6) A fama de Roberto Carlos e Cafu é um exagero propiciado por uma longa estiagem de laterais no futebol brasileiro. Não são, claro, equívocos terminais. Jogam em times "top" do mercado futebolístico, que não rasgam dinheiro. Mas os últimos grandes laterais do time nacional foram Júnior e Leandro. Houve um fruto de entressafra, Leonardo. Depois, seca.
7) Cafu é um grande atleta. Um sujeito simpático e cooperativo. Mas jamais soube cruzar ou chutar bem. Quando cruzava a bola, ainda no São Paulo, a gente ouvia o coro educado: "Cafu, vai comprar bambu".
8) Faz quase uma década que Roberto Carlos é pouco mais do que um gol de falta contra a China.
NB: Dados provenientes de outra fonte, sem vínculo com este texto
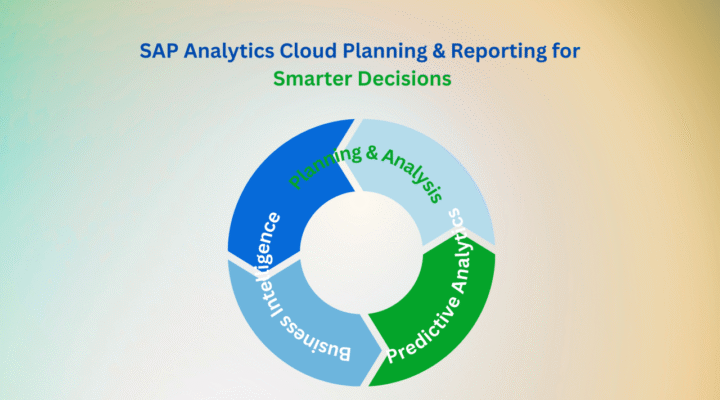 SAP Analytics Cloud Planning & Reporting for Smarter Decisions

Planning & Analysis

Predictive Analytics

Business Intelligence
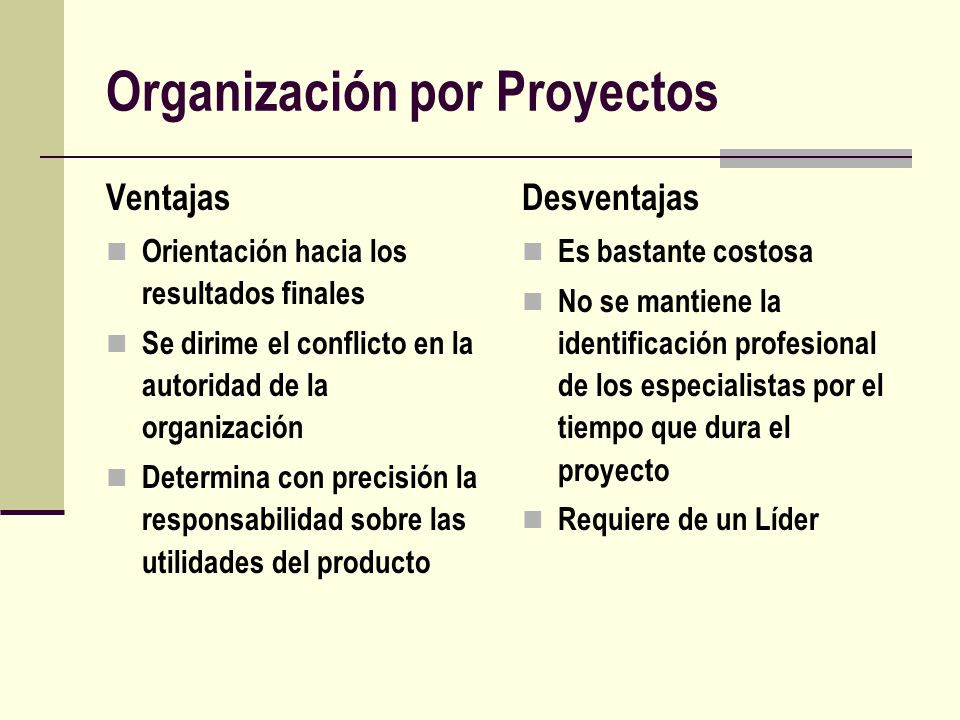 Organización por Proyectos

Ventajas

- Orientación hacia los resultados finales
- Se dirime el conflicto en la autoridad de la organización
- Determina con precisión la responsabilidad sobre las utilidades del producto

Desventajas

- Es bastante costosa
- No se mantiene la identificación profesional de los especialistas por el tiempo que dura el proyecto
- Requiere de un Líder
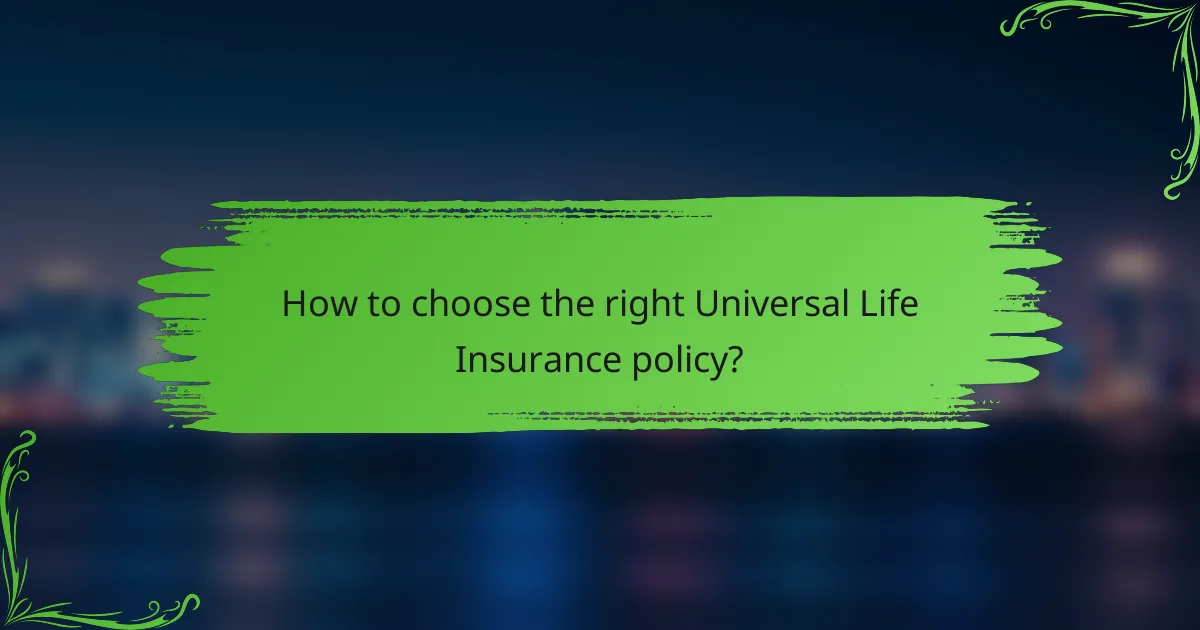 How to choose the right Universal Life Insurance policy?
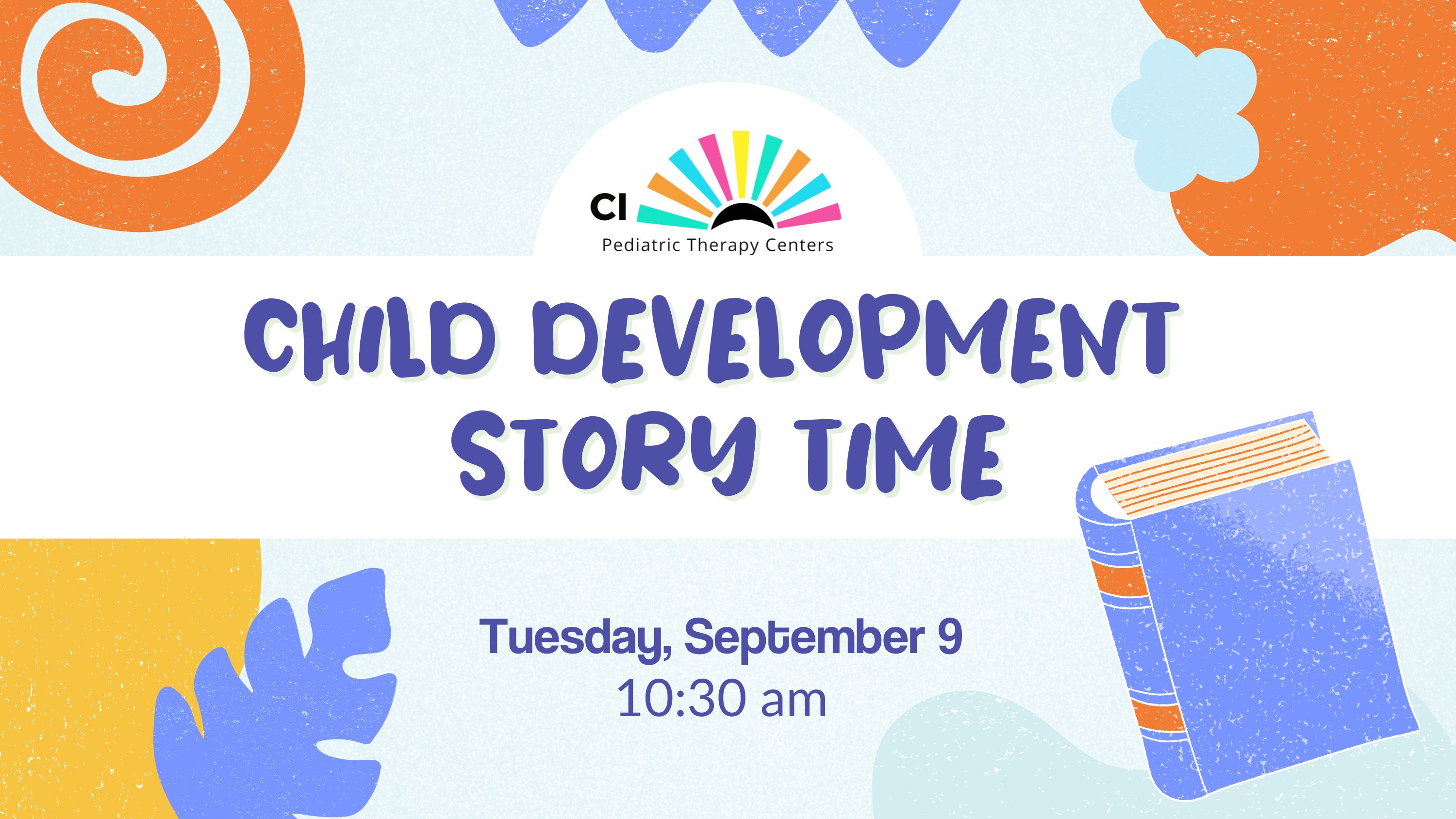 CI
Pediatric Therapy Centers

CHILD DEVELOPMENT STORY TIME

Tuesday, September 9
10:30 am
Entrega-se a presepadas como doidas bicicletas dentro da área (lembra da Dinamarca?) ou como a cabeçada para o alto e para o meio da área contra a Austrália, que criou um tumulto com Dida e Lúcio e quase resultou em gol dos cangurus.
9) Robinho e ainda mais Fred tornaram-se celebridades instantâneas. Uma celebridade é um capricho transformado em mercadoria do negócio de imagens e fofocas. Mas eles são bons jogadores. Robinho é muito bom, talvez venha a ser excepcional. Mas jogou contra adversários cansados e em desvantagem no placar, mais descuidados com a defesa: teve mais espaço. Ele, Juninho, Cicinho (sai Cafu) e Gilberto (sai Roberto) podem fazer a diferença. Mas é um delírio fazer deles os salvadores da pátria.
10) Por falar em delírio: é o que poderia ter havido se Kaká tivesse convertido em gol o passe que recebeu de um Ronaldo de costas, no início da partida contra os cangurus. Um gol poderia ter exposto a defesa canguru mais cedo. Poderia até ter dado espaço para mais gols, até de Ronaldo. Mas seria apenas um delírio, não uma solução.
11) Por causa do mata-mata, a Copa do Mundo é um torneio muito influenciado pelos azares da sorte e pelo Sobrenatural de Almeida. O Brasil tanto pode ser eliminado por um gol contra de canela de Lúcio, contra Gana, como ganhar bem da Itália, inflar-se de ânimo e atemorizar adversários até a final vitoriosa.